Some people aren’t ready to accept the name Myanmar, and thus implicitly acknowledge the government’s legitimacy in changing the country’s name from Burma. One of them would seem to be Burmese democracy activist Aung San Suu Kyi, whom Obama also met with on Monday. In a recent interview with a major Indian newspaper, The Hindu, she was asked which name she preferred. She explicitly linked her choice — Burma — with the government’s legitimacy and its past abuses. Here’s the relevant part of her answer, with my emphasis added:
Well, I think it’s up to you. I’ll explain why I use Burma. Burma was known as Burma since independence. Suddenly, after the military regime took over in 1988, one day, just like that, out of the blue, without so much as a by your leave from the people, they announced that Burma was going to be known as Myanmar in English from now on officially, and it would be Myanmar at the U.N. and so on. And the reason they gave is this, that Myanmar referred to all the peoples of this country whereas Burma, first of all, is a colonial name; and secondly, it had only to do with the ethnic Burmese.

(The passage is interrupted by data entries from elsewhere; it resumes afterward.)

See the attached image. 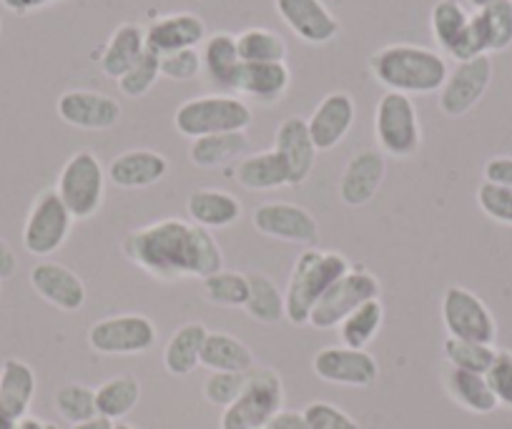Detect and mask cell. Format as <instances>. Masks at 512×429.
<instances>
[{
	"label": "cell",
	"instance_id": "cell-1",
	"mask_svg": "<svg viewBox=\"0 0 512 429\" xmlns=\"http://www.w3.org/2000/svg\"><path fill=\"white\" fill-rule=\"evenodd\" d=\"M121 254L159 281L206 279L224 269V251L214 234L181 219H161L128 231Z\"/></svg>",
	"mask_w": 512,
	"mask_h": 429
},
{
	"label": "cell",
	"instance_id": "cell-2",
	"mask_svg": "<svg viewBox=\"0 0 512 429\" xmlns=\"http://www.w3.org/2000/svg\"><path fill=\"white\" fill-rule=\"evenodd\" d=\"M369 71L379 86L405 96L440 93L450 76V66L442 53L412 43H392L379 48L369 56Z\"/></svg>",
	"mask_w": 512,
	"mask_h": 429
},
{
	"label": "cell",
	"instance_id": "cell-3",
	"mask_svg": "<svg viewBox=\"0 0 512 429\" xmlns=\"http://www.w3.org/2000/svg\"><path fill=\"white\" fill-rule=\"evenodd\" d=\"M352 269L349 259L339 251H319L307 246L297 256L292 266V274L284 292V304H287V319L297 327L309 324L314 307L319 299Z\"/></svg>",
	"mask_w": 512,
	"mask_h": 429
},
{
	"label": "cell",
	"instance_id": "cell-4",
	"mask_svg": "<svg viewBox=\"0 0 512 429\" xmlns=\"http://www.w3.org/2000/svg\"><path fill=\"white\" fill-rule=\"evenodd\" d=\"M251 121H254L251 106L234 93H206V96L189 98L174 113V128L191 141L214 133L246 131Z\"/></svg>",
	"mask_w": 512,
	"mask_h": 429
},
{
	"label": "cell",
	"instance_id": "cell-5",
	"mask_svg": "<svg viewBox=\"0 0 512 429\" xmlns=\"http://www.w3.org/2000/svg\"><path fill=\"white\" fill-rule=\"evenodd\" d=\"M284 409V382L269 367H254L246 377L244 392L221 412L219 429H267Z\"/></svg>",
	"mask_w": 512,
	"mask_h": 429
},
{
	"label": "cell",
	"instance_id": "cell-6",
	"mask_svg": "<svg viewBox=\"0 0 512 429\" xmlns=\"http://www.w3.org/2000/svg\"><path fill=\"white\" fill-rule=\"evenodd\" d=\"M374 138L384 156L412 159L422 146V126L412 96L384 91L374 108Z\"/></svg>",
	"mask_w": 512,
	"mask_h": 429
},
{
	"label": "cell",
	"instance_id": "cell-7",
	"mask_svg": "<svg viewBox=\"0 0 512 429\" xmlns=\"http://www.w3.org/2000/svg\"><path fill=\"white\" fill-rule=\"evenodd\" d=\"M106 169L93 151H76L63 164L56 194L76 221H88L101 211L106 199Z\"/></svg>",
	"mask_w": 512,
	"mask_h": 429
},
{
	"label": "cell",
	"instance_id": "cell-8",
	"mask_svg": "<svg viewBox=\"0 0 512 429\" xmlns=\"http://www.w3.org/2000/svg\"><path fill=\"white\" fill-rule=\"evenodd\" d=\"M73 216L56 194V189H43L33 199L31 211L23 224V246L28 254L48 259L66 246L73 229Z\"/></svg>",
	"mask_w": 512,
	"mask_h": 429
},
{
	"label": "cell",
	"instance_id": "cell-9",
	"mask_svg": "<svg viewBox=\"0 0 512 429\" xmlns=\"http://www.w3.org/2000/svg\"><path fill=\"white\" fill-rule=\"evenodd\" d=\"M159 329L144 314H116L88 329V344L103 357H136L154 349Z\"/></svg>",
	"mask_w": 512,
	"mask_h": 429
},
{
	"label": "cell",
	"instance_id": "cell-10",
	"mask_svg": "<svg viewBox=\"0 0 512 429\" xmlns=\"http://www.w3.org/2000/svg\"><path fill=\"white\" fill-rule=\"evenodd\" d=\"M432 38L457 63L477 56H490L475 16L465 11L460 0H437L430 13Z\"/></svg>",
	"mask_w": 512,
	"mask_h": 429
},
{
	"label": "cell",
	"instance_id": "cell-11",
	"mask_svg": "<svg viewBox=\"0 0 512 429\" xmlns=\"http://www.w3.org/2000/svg\"><path fill=\"white\" fill-rule=\"evenodd\" d=\"M379 294H382V286H379L377 276L369 274L367 269H349L347 274L319 299L312 317H309V324H312L314 329H322V332L337 329L354 309L362 307L364 302L379 299Z\"/></svg>",
	"mask_w": 512,
	"mask_h": 429
},
{
	"label": "cell",
	"instance_id": "cell-12",
	"mask_svg": "<svg viewBox=\"0 0 512 429\" xmlns=\"http://www.w3.org/2000/svg\"><path fill=\"white\" fill-rule=\"evenodd\" d=\"M442 322L452 339L495 344L497 324L487 304L465 286H450L442 297Z\"/></svg>",
	"mask_w": 512,
	"mask_h": 429
},
{
	"label": "cell",
	"instance_id": "cell-13",
	"mask_svg": "<svg viewBox=\"0 0 512 429\" xmlns=\"http://www.w3.org/2000/svg\"><path fill=\"white\" fill-rule=\"evenodd\" d=\"M251 224L256 234L284 241V244L314 246L319 239V224L312 211L299 204H289V201H269V204L256 206Z\"/></svg>",
	"mask_w": 512,
	"mask_h": 429
},
{
	"label": "cell",
	"instance_id": "cell-14",
	"mask_svg": "<svg viewBox=\"0 0 512 429\" xmlns=\"http://www.w3.org/2000/svg\"><path fill=\"white\" fill-rule=\"evenodd\" d=\"M492 81V58L477 56L470 61L457 63L450 71L445 86L440 88V111L450 118H460L470 113L482 96L487 93Z\"/></svg>",
	"mask_w": 512,
	"mask_h": 429
},
{
	"label": "cell",
	"instance_id": "cell-15",
	"mask_svg": "<svg viewBox=\"0 0 512 429\" xmlns=\"http://www.w3.org/2000/svg\"><path fill=\"white\" fill-rule=\"evenodd\" d=\"M314 374L327 384H339V387H357L367 389L377 382L379 367L377 359L367 349L352 347H324L314 354L312 362Z\"/></svg>",
	"mask_w": 512,
	"mask_h": 429
},
{
	"label": "cell",
	"instance_id": "cell-16",
	"mask_svg": "<svg viewBox=\"0 0 512 429\" xmlns=\"http://www.w3.org/2000/svg\"><path fill=\"white\" fill-rule=\"evenodd\" d=\"M56 113L63 123L81 131H108L121 121L123 108L108 93L73 88V91L61 93L56 101Z\"/></svg>",
	"mask_w": 512,
	"mask_h": 429
},
{
	"label": "cell",
	"instance_id": "cell-17",
	"mask_svg": "<svg viewBox=\"0 0 512 429\" xmlns=\"http://www.w3.org/2000/svg\"><path fill=\"white\" fill-rule=\"evenodd\" d=\"M284 26L309 46H327L339 36V21L324 0H274Z\"/></svg>",
	"mask_w": 512,
	"mask_h": 429
},
{
	"label": "cell",
	"instance_id": "cell-18",
	"mask_svg": "<svg viewBox=\"0 0 512 429\" xmlns=\"http://www.w3.org/2000/svg\"><path fill=\"white\" fill-rule=\"evenodd\" d=\"M387 176V156L382 151L364 149L357 151L347 166L342 169L337 181L339 201L349 209L367 206L382 189V181Z\"/></svg>",
	"mask_w": 512,
	"mask_h": 429
},
{
	"label": "cell",
	"instance_id": "cell-19",
	"mask_svg": "<svg viewBox=\"0 0 512 429\" xmlns=\"http://www.w3.org/2000/svg\"><path fill=\"white\" fill-rule=\"evenodd\" d=\"M33 292L61 312H81L86 307V284L81 276L68 266L56 261H38L28 274Z\"/></svg>",
	"mask_w": 512,
	"mask_h": 429
},
{
	"label": "cell",
	"instance_id": "cell-20",
	"mask_svg": "<svg viewBox=\"0 0 512 429\" xmlns=\"http://www.w3.org/2000/svg\"><path fill=\"white\" fill-rule=\"evenodd\" d=\"M354 121H357V103L349 93L334 91L319 101L312 116L307 118L309 133L317 146V151H334L344 138L352 131Z\"/></svg>",
	"mask_w": 512,
	"mask_h": 429
},
{
	"label": "cell",
	"instance_id": "cell-21",
	"mask_svg": "<svg viewBox=\"0 0 512 429\" xmlns=\"http://www.w3.org/2000/svg\"><path fill=\"white\" fill-rule=\"evenodd\" d=\"M274 151L287 164L289 176H292V186L307 184L312 176L314 166H317V146L309 133L307 118L289 116L279 123L277 133H274Z\"/></svg>",
	"mask_w": 512,
	"mask_h": 429
},
{
	"label": "cell",
	"instance_id": "cell-22",
	"mask_svg": "<svg viewBox=\"0 0 512 429\" xmlns=\"http://www.w3.org/2000/svg\"><path fill=\"white\" fill-rule=\"evenodd\" d=\"M292 83L287 61L284 63H241L234 81V96L254 101L259 106H274L282 101Z\"/></svg>",
	"mask_w": 512,
	"mask_h": 429
},
{
	"label": "cell",
	"instance_id": "cell-23",
	"mask_svg": "<svg viewBox=\"0 0 512 429\" xmlns=\"http://www.w3.org/2000/svg\"><path fill=\"white\" fill-rule=\"evenodd\" d=\"M166 174H169V159L151 149L123 151L106 169L108 181L126 191L149 189V186L164 181Z\"/></svg>",
	"mask_w": 512,
	"mask_h": 429
},
{
	"label": "cell",
	"instance_id": "cell-24",
	"mask_svg": "<svg viewBox=\"0 0 512 429\" xmlns=\"http://www.w3.org/2000/svg\"><path fill=\"white\" fill-rule=\"evenodd\" d=\"M206 41V23L196 13H171V16L156 18L146 28V51L156 56L184 51V48H199Z\"/></svg>",
	"mask_w": 512,
	"mask_h": 429
},
{
	"label": "cell",
	"instance_id": "cell-25",
	"mask_svg": "<svg viewBox=\"0 0 512 429\" xmlns=\"http://www.w3.org/2000/svg\"><path fill=\"white\" fill-rule=\"evenodd\" d=\"M234 179L246 191H277L292 186L287 164L274 149L246 154L244 159L236 161Z\"/></svg>",
	"mask_w": 512,
	"mask_h": 429
},
{
	"label": "cell",
	"instance_id": "cell-26",
	"mask_svg": "<svg viewBox=\"0 0 512 429\" xmlns=\"http://www.w3.org/2000/svg\"><path fill=\"white\" fill-rule=\"evenodd\" d=\"M146 53V28H141L139 23H123L108 38L106 48H103L101 58H98V66H101L103 76L118 78L134 68L141 61V56Z\"/></svg>",
	"mask_w": 512,
	"mask_h": 429
},
{
	"label": "cell",
	"instance_id": "cell-27",
	"mask_svg": "<svg viewBox=\"0 0 512 429\" xmlns=\"http://www.w3.org/2000/svg\"><path fill=\"white\" fill-rule=\"evenodd\" d=\"M186 214L201 229H229L241 219V201L229 191L199 189L186 199Z\"/></svg>",
	"mask_w": 512,
	"mask_h": 429
},
{
	"label": "cell",
	"instance_id": "cell-28",
	"mask_svg": "<svg viewBox=\"0 0 512 429\" xmlns=\"http://www.w3.org/2000/svg\"><path fill=\"white\" fill-rule=\"evenodd\" d=\"M36 372L21 359H6L0 367V409L11 414L16 422L28 417L33 397H36Z\"/></svg>",
	"mask_w": 512,
	"mask_h": 429
},
{
	"label": "cell",
	"instance_id": "cell-29",
	"mask_svg": "<svg viewBox=\"0 0 512 429\" xmlns=\"http://www.w3.org/2000/svg\"><path fill=\"white\" fill-rule=\"evenodd\" d=\"M249 151L246 131L214 133V136L194 138L189 146V161L196 169H224V166L241 161Z\"/></svg>",
	"mask_w": 512,
	"mask_h": 429
},
{
	"label": "cell",
	"instance_id": "cell-30",
	"mask_svg": "<svg viewBox=\"0 0 512 429\" xmlns=\"http://www.w3.org/2000/svg\"><path fill=\"white\" fill-rule=\"evenodd\" d=\"M201 63H204V76L221 91H234L236 73L241 68L239 48H236V36L231 33H214L206 36L201 43Z\"/></svg>",
	"mask_w": 512,
	"mask_h": 429
},
{
	"label": "cell",
	"instance_id": "cell-31",
	"mask_svg": "<svg viewBox=\"0 0 512 429\" xmlns=\"http://www.w3.org/2000/svg\"><path fill=\"white\" fill-rule=\"evenodd\" d=\"M201 367H206L209 372L246 374L256 367V359L254 352L234 334L209 332L204 349H201Z\"/></svg>",
	"mask_w": 512,
	"mask_h": 429
},
{
	"label": "cell",
	"instance_id": "cell-32",
	"mask_svg": "<svg viewBox=\"0 0 512 429\" xmlns=\"http://www.w3.org/2000/svg\"><path fill=\"white\" fill-rule=\"evenodd\" d=\"M209 329L199 322H189L176 329L164 347V367L171 377H189L201 367V349H204Z\"/></svg>",
	"mask_w": 512,
	"mask_h": 429
},
{
	"label": "cell",
	"instance_id": "cell-33",
	"mask_svg": "<svg viewBox=\"0 0 512 429\" xmlns=\"http://www.w3.org/2000/svg\"><path fill=\"white\" fill-rule=\"evenodd\" d=\"M445 387L450 397L460 404L462 409L472 414H490L500 407L495 392H492L490 382L485 374L465 372V369H452L445 377Z\"/></svg>",
	"mask_w": 512,
	"mask_h": 429
},
{
	"label": "cell",
	"instance_id": "cell-34",
	"mask_svg": "<svg viewBox=\"0 0 512 429\" xmlns=\"http://www.w3.org/2000/svg\"><path fill=\"white\" fill-rule=\"evenodd\" d=\"M249 276V299L244 304V312L249 319L259 324H279L287 319V304L284 292H279L277 281L262 271H251Z\"/></svg>",
	"mask_w": 512,
	"mask_h": 429
},
{
	"label": "cell",
	"instance_id": "cell-35",
	"mask_svg": "<svg viewBox=\"0 0 512 429\" xmlns=\"http://www.w3.org/2000/svg\"><path fill=\"white\" fill-rule=\"evenodd\" d=\"M141 399V382L131 374H116L96 389V409L101 417L121 422L134 412Z\"/></svg>",
	"mask_w": 512,
	"mask_h": 429
},
{
	"label": "cell",
	"instance_id": "cell-36",
	"mask_svg": "<svg viewBox=\"0 0 512 429\" xmlns=\"http://www.w3.org/2000/svg\"><path fill=\"white\" fill-rule=\"evenodd\" d=\"M384 324V307L379 299L372 302H364L362 307L354 309L342 324H339V339H342L344 347L352 349H367L369 344L377 339L379 329Z\"/></svg>",
	"mask_w": 512,
	"mask_h": 429
},
{
	"label": "cell",
	"instance_id": "cell-37",
	"mask_svg": "<svg viewBox=\"0 0 512 429\" xmlns=\"http://www.w3.org/2000/svg\"><path fill=\"white\" fill-rule=\"evenodd\" d=\"M241 63H284L287 61V41L269 28H246L236 36Z\"/></svg>",
	"mask_w": 512,
	"mask_h": 429
},
{
	"label": "cell",
	"instance_id": "cell-38",
	"mask_svg": "<svg viewBox=\"0 0 512 429\" xmlns=\"http://www.w3.org/2000/svg\"><path fill=\"white\" fill-rule=\"evenodd\" d=\"M201 286H204V297L216 307L244 309L246 299H249V276L241 271L221 269L201 279Z\"/></svg>",
	"mask_w": 512,
	"mask_h": 429
},
{
	"label": "cell",
	"instance_id": "cell-39",
	"mask_svg": "<svg viewBox=\"0 0 512 429\" xmlns=\"http://www.w3.org/2000/svg\"><path fill=\"white\" fill-rule=\"evenodd\" d=\"M475 16L485 36L487 53H500L512 46V0H495Z\"/></svg>",
	"mask_w": 512,
	"mask_h": 429
},
{
	"label": "cell",
	"instance_id": "cell-40",
	"mask_svg": "<svg viewBox=\"0 0 512 429\" xmlns=\"http://www.w3.org/2000/svg\"><path fill=\"white\" fill-rule=\"evenodd\" d=\"M53 407H56L58 417L66 419L68 424L86 422L98 414L96 389L86 387V384H63L53 397Z\"/></svg>",
	"mask_w": 512,
	"mask_h": 429
},
{
	"label": "cell",
	"instance_id": "cell-41",
	"mask_svg": "<svg viewBox=\"0 0 512 429\" xmlns=\"http://www.w3.org/2000/svg\"><path fill=\"white\" fill-rule=\"evenodd\" d=\"M445 359L450 362L452 369H465V372L487 374L497 357V349L492 344H477V342H462V339L447 337Z\"/></svg>",
	"mask_w": 512,
	"mask_h": 429
},
{
	"label": "cell",
	"instance_id": "cell-42",
	"mask_svg": "<svg viewBox=\"0 0 512 429\" xmlns=\"http://www.w3.org/2000/svg\"><path fill=\"white\" fill-rule=\"evenodd\" d=\"M161 78V58L156 53L146 51L141 61L134 68H128L121 78H118V91L126 98H144L156 81Z\"/></svg>",
	"mask_w": 512,
	"mask_h": 429
},
{
	"label": "cell",
	"instance_id": "cell-43",
	"mask_svg": "<svg viewBox=\"0 0 512 429\" xmlns=\"http://www.w3.org/2000/svg\"><path fill=\"white\" fill-rule=\"evenodd\" d=\"M246 377H249V372H211L204 382V399L214 407L226 409L244 392Z\"/></svg>",
	"mask_w": 512,
	"mask_h": 429
},
{
	"label": "cell",
	"instance_id": "cell-44",
	"mask_svg": "<svg viewBox=\"0 0 512 429\" xmlns=\"http://www.w3.org/2000/svg\"><path fill=\"white\" fill-rule=\"evenodd\" d=\"M204 73L199 48H184V51L161 56V78H169L176 83H189Z\"/></svg>",
	"mask_w": 512,
	"mask_h": 429
},
{
	"label": "cell",
	"instance_id": "cell-45",
	"mask_svg": "<svg viewBox=\"0 0 512 429\" xmlns=\"http://www.w3.org/2000/svg\"><path fill=\"white\" fill-rule=\"evenodd\" d=\"M477 206L482 209V214L490 216L497 224L512 226V189L495 184H480L477 189Z\"/></svg>",
	"mask_w": 512,
	"mask_h": 429
},
{
	"label": "cell",
	"instance_id": "cell-46",
	"mask_svg": "<svg viewBox=\"0 0 512 429\" xmlns=\"http://www.w3.org/2000/svg\"><path fill=\"white\" fill-rule=\"evenodd\" d=\"M304 417H307L309 429H359L357 419L329 402H312L304 409Z\"/></svg>",
	"mask_w": 512,
	"mask_h": 429
},
{
	"label": "cell",
	"instance_id": "cell-47",
	"mask_svg": "<svg viewBox=\"0 0 512 429\" xmlns=\"http://www.w3.org/2000/svg\"><path fill=\"white\" fill-rule=\"evenodd\" d=\"M485 377L495 392L497 402L512 407V352H497L495 362L487 369Z\"/></svg>",
	"mask_w": 512,
	"mask_h": 429
},
{
	"label": "cell",
	"instance_id": "cell-48",
	"mask_svg": "<svg viewBox=\"0 0 512 429\" xmlns=\"http://www.w3.org/2000/svg\"><path fill=\"white\" fill-rule=\"evenodd\" d=\"M485 181L495 186L512 189V159L510 156H495L485 164Z\"/></svg>",
	"mask_w": 512,
	"mask_h": 429
},
{
	"label": "cell",
	"instance_id": "cell-49",
	"mask_svg": "<svg viewBox=\"0 0 512 429\" xmlns=\"http://www.w3.org/2000/svg\"><path fill=\"white\" fill-rule=\"evenodd\" d=\"M0 3L11 13H16V16H28V13L43 11V8L56 6V3H63V0H0Z\"/></svg>",
	"mask_w": 512,
	"mask_h": 429
},
{
	"label": "cell",
	"instance_id": "cell-50",
	"mask_svg": "<svg viewBox=\"0 0 512 429\" xmlns=\"http://www.w3.org/2000/svg\"><path fill=\"white\" fill-rule=\"evenodd\" d=\"M267 429H309L307 417L304 412H292V409H282L272 422L267 424Z\"/></svg>",
	"mask_w": 512,
	"mask_h": 429
},
{
	"label": "cell",
	"instance_id": "cell-51",
	"mask_svg": "<svg viewBox=\"0 0 512 429\" xmlns=\"http://www.w3.org/2000/svg\"><path fill=\"white\" fill-rule=\"evenodd\" d=\"M18 271V256L13 251V246L8 244L3 236H0V281L11 279L13 274Z\"/></svg>",
	"mask_w": 512,
	"mask_h": 429
},
{
	"label": "cell",
	"instance_id": "cell-52",
	"mask_svg": "<svg viewBox=\"0 0 512 429\" xmlns=\"http://www.w3.org/2000/svg\"><path fill=\"white\" fill-rule=\"evenodd\" d=\"M116 427V422H111V419L101 417V414H96L93 419H86V422H78V424H71V429H113Z\"/></svg>",
	"mask_w": 512,
	"mask_h": 429
},
{
	"label": "cell",
	"instance_id": "cell-53",
	"mask_svg": "<svg viewBox=\"0 0 512 429\" xmlns=\"http://www.w3.org/2000/svg\"><path fill=\"white\" fill-rule=\"evenodd\" d=\"M16 429H58V424L46 422V419H38V417H23Z\"/></svg>",
	"mask_w": 512,
	"mask_h": 429
},
{
	"label": "cell",
	"instance_id": "cell-54",
	"mask_svg": "<svg viewBox=\"0 0 512 429\" xmlns=\"http://www.w3.org/2000/svg\"><path fill=\"white\" fill-rule=\"evenodd\" d=\"M18 422L11 417V414H6L3 409H0V429H16Z\"/></svg>",
	"mask_w": 512,
	"mask_h": 429
},
{
	"label": "cell",
	"instance_id": "cell-55",
	"mask_svg": "<svg viewBox=\"0 0 512 429\" xmlns=\"http://www.w3.org/2000/svg\"><path fill=\"white\" fill-rule=\"evenodd\" d=\"M490 3H495V0H470V6L477 8V11H482V8H487Z\"/></svg>",
	"mask_w": 512,
	"mask_h": 429
},
{
	"label": "cell",
	"instance_id": "cell-56",
	"mask_svg": "<svg viewBox=\"0 0 512 429\" xmlns=\"http://www.w3.org/2000/svg\"><path fill=\"white\" fill-rule=\"evenodd\" d=\"M113 429H136V427H131V424H126V422H116V427Z\"/></svg>",
	"mask_w": 512,
	"mask_h": 429
},
{
	"label": "cell",
	"instance_id": "cell-57",
	"mask_svg": "<svg viewBox=\"0 0 512 429\" xmlns=\"http://www.w3.org/2000/svg\"><path fill=\"white\" fill-rule=\"evenodd\" d=\"M0 292H3V281H0Z\"/></svg>",
	"mask_w": 512,
	"mask_h": 429
}]
</instances>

To begin with, I object to a country’s name being changed without reference to the will of the people, without so much as the courtesy to ask the people what they might think of it. That of course is the sort of the thing only dictatorships do. So I object it to it on those grounds.
The case for Obama to use Myanmar gets to an uncomfortable reality of reforming dictatorships: sometimes the regime, for all its past and perhaps even ongoing abuses, is also the group capable of doing the most good. If Obama empowered the Burmese government by implicitly endorsing its chosen national name, then perhaps that also empowers the government to continue reforming. If Burmese leaders believed that the United States considered them all war criminals who should be locked up at The Hague as soon as possible — or, worse, killed in a popular uprising like the one that toppled Libya’s Moammar Gaddafi less than a decade after he gave up his nuclear weapons and instituted his own more meager reforms — then they’d presumably be a lot less willing to push for more democracy and human rights.
The issue of Burma or Myanmar perhaps boils down to one of confidence. The more confident that Obama is in the Burmese government’s ability to continue evolving from a military dictatorship to a liberal democracy, the more reason he would have to grant the small but significant concession of using their chosen name of Myanmar. If Obama continued to use Burma, that would communicate skepticism toward the government’s efforts and perhaps even its sincerity, risking a backlash from that government or a setback in the burgeoning U.S.-Burma (U.S.-Myanmar?) relations he traveled there to improve. That he chose “Myanmar” shows a degree of confidence in the country’s ruling government and in the reforms it’s seeing through — as well as a willingness to continue working with the regime, partially on its terms.
The Burma/Myanmar dilemma is still a difficult one — will the State Department officially change its official designation from Burma to Myanmar? Will Secretary of State Hillary Clinton make a pointed reference to “Burma” if reforms stall? — but no one said that the Obama administration’s “pivot to Asia” would be easy.